When he says health care is a personal issue for everyone, he knows whereof he speaks. Rothfus faced long odds when he was diagnosed with a form of cancer of the appendix with a high mortality rate.
"When the government is running it, their focus is the budget number. That's it. It's not focused on care," Rothfus said of the health care industry. "It's going to result in asprins for everybody and specialty care for nobody."

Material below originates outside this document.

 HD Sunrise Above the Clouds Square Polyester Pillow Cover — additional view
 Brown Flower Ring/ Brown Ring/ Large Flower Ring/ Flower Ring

The district favors a generic Republican; it backed John McCain by a 54 percent to 45 percent margin in 2008. But it's a traditionally Democratic seat, the result of a redistricting process that merged districts held by Rep. Jason Altmire and the old Jack Murtha seat. Murtha was an earmarking expert, adept at steering big bucks back to his district, but Rothfus says he won't operate the same way.
"Jack Murtha brought Johnstown through some very tough times when the mills were closed. He served his district as he saw fit to make sure we had jobs out there. The fact is, unemployment in Cambria County right now is 9.3 percent. Those jobs aren't there.
I will not take earmarks," Rothfus said. "I think that has led to an abuse. And it depends on how you define 'earmark.' If I have an idea of how I want something, I put that in a bill and I present it to the floor for an open vote. That's not an earmark, per se. It's the massive appropriations bills and members would go through and put footnotes in committee reports and say we want this, and then the agencies would think, oh, I've got to do that because if I don't do that they're going to cut our funding. It's that kind of back-door processing that is unacceptable."